Treatment of Cancer-related Pain

Direct inter-class efficacy comparisons do not make a differentiation between the relative effectiveness of opioids and NSAIDs that are administered through different routes to patients experiencing mild, moderate, or severe caner-related pain. NSAIDs are co-administered to achieve opioid dose-sparing, but this has not shown a consistently demonstrable decrease in side-effects. The heterogeneity of ongoing trials precludes meta-analysis in order to address most of the subquestions. A variation in analgesic effectiveness between NSAIDs was recorded only in a solitary retrieved trial. Similarly, the effectiveness of NSAIDs in comparison to “weak” opioids could not be determined in the retrieved trials. These trials, however, relatively enroll a small number of patients and record progress in intervals ranging from hours to days. Only rarely are patients tracked for 2 weeks or more. There are many examine drugs that are either not available in the United States or are not generally used to provide cancer pain relief, for example, pentazocine. Earlier efforts to substantiate such evidence by observing nonrandomized trials did not turn out to be useful. A specific randomized controlled trial assessed oral transmucosal fentanyl citrate for its applicability to breakthrough pain (through the use of a study design that relied on rescue doses of morphine) and confirmed its superiority to placebo. In another randomized study involving ambulatory cancer patients there was evidence of superior analgesic and quicker onset of relief (after administering oral transmucosal fentanyl citrate) in comparison to the general rescue drugs that these patients were using.
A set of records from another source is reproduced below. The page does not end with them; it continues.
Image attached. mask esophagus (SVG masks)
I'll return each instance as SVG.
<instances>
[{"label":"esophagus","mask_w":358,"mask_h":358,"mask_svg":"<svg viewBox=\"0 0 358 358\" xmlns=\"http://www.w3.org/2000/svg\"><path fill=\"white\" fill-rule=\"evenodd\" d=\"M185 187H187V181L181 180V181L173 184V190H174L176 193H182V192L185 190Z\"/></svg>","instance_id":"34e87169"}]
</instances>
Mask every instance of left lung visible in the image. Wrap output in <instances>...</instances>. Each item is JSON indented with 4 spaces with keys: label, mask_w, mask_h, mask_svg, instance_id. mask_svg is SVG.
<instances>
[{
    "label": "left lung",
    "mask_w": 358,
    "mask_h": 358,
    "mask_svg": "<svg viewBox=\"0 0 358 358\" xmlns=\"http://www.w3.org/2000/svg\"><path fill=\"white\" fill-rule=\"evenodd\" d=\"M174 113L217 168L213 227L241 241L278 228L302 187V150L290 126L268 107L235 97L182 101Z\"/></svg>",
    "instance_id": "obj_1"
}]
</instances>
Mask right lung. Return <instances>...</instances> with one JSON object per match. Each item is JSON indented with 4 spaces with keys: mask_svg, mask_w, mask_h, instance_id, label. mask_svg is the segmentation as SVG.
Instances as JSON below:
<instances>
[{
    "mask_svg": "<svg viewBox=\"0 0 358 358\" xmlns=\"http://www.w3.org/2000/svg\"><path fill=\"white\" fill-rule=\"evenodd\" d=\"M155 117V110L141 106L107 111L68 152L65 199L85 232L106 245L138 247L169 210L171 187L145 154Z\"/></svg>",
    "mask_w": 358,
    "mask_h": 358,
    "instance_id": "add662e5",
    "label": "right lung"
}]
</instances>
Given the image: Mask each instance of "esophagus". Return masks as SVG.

The EPC did not find any randomized controlled trials that addressed analgesic effectiveness and safety of NSAIDs (as applicable to the cyclooxygenase-2 isozyme) for cancer pain treatment. Retrieved trials support use of both bisphosphonates and radiation therapy. Regrettably, studies that can demonstrate the best possible order of application of the several different types of pain control intervention options were not identified.